## TASKS TO CARRY OUT
[1] In the beef chuck recipe below, rewrite the paragraph that begins "Above: Lipavi C10" as a bulleted list of the items it names.
[2] Write the next part of the beef chuck recipe below, picking up after its final line.

-- EXTRACT PROVIDED start --

Above: Lipavi C10 container, N10 polycarbonate rack. Lipavi C10L lid.

Serves 4-6
Level of difficulty: 2.75

Ingredients:

Beef chuck roast/steak, approximately 2 lbs/1 Kg.
Powdered egg white, as needed.
Preferred seasonings of your choice–salt not to exceed 2 teaspoons/lb. of meat.
Onion, 0.5 each, chopped fine.
Tomato paste, 1 oz/30 g, diluted with
Red wine, 2 oz/60 ml.
Mushrooms, sliced, 2 oz.
Flour, 2 Tablespoons/20 g.
Water, 1 cup/225 ml.

Equipment requirements:

A large skillet, a wooden spoon and a spatula. This is one of those recipes.

-- EXTRACT PROVIDED end --
-- ROWS start --

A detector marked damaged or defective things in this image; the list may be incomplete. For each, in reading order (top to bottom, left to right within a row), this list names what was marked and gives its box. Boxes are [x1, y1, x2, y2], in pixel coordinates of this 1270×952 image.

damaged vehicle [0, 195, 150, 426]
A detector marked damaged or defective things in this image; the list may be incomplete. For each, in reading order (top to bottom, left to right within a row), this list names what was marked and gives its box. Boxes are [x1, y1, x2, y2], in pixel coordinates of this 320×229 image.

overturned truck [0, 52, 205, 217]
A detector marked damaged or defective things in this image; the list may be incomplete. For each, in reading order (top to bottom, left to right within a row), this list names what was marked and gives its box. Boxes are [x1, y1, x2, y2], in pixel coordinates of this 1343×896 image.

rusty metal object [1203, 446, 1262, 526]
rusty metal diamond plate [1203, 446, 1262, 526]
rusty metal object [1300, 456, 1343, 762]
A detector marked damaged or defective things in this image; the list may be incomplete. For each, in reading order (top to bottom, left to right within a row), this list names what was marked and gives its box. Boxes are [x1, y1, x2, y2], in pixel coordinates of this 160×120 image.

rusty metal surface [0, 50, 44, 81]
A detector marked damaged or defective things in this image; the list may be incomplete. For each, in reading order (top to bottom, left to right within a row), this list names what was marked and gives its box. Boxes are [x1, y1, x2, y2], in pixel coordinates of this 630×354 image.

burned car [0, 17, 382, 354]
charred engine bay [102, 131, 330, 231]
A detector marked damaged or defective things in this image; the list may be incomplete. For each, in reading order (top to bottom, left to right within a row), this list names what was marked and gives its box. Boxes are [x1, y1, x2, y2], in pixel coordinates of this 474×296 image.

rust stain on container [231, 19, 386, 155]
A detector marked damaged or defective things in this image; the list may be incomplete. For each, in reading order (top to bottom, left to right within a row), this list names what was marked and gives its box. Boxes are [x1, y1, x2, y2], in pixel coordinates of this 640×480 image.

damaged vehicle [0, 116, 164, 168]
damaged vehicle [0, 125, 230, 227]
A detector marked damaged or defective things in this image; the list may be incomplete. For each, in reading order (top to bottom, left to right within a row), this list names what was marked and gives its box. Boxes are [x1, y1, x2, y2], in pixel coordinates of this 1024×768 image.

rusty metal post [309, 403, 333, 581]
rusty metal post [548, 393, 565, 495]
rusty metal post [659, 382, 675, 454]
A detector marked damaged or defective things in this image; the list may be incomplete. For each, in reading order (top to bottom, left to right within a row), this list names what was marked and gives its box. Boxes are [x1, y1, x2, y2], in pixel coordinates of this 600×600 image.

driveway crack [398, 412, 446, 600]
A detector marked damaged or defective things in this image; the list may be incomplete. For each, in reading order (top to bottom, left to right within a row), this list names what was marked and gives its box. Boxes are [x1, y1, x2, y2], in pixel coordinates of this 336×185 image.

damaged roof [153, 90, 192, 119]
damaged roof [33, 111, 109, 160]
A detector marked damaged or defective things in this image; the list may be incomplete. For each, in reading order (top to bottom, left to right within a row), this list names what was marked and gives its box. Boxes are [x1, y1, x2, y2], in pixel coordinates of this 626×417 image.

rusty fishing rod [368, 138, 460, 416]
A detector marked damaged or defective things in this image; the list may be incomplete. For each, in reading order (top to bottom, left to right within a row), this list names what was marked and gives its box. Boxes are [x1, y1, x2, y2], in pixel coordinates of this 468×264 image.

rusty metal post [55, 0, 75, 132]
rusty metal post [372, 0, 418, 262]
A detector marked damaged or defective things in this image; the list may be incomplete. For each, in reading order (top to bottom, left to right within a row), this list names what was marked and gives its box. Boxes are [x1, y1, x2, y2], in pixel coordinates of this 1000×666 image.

-- ROWS end --

## EXPECTED ANSWERS
[1]
- Lipavi C10 container
- N10 polycarbonate rack
- Lipavi C10L lid

[2]
Starting Point: No Patter, Just the Facts

Any roast labeled “Chuck steak” or “Chuck roast” will work in this recipe. Thick is preferred over thin. This one was cut from a generic “chuck roll” that I purchased at the local “wholesale to the public” warehouse. I recommend selecting one that looks as much like this as possible, within obvious limits.

Preheat the sous vide bath to 128 F/53 C.

Vacuum seal the roast in heat rated plastic, stage into a rack and lower into the bath.

Process at 128 F/53 C for 48 hours.

We’re In the pink now…

And in the pink we will stay…

Sauce

Family style…

or ala Carte…

Parsley coulis, tomato oil.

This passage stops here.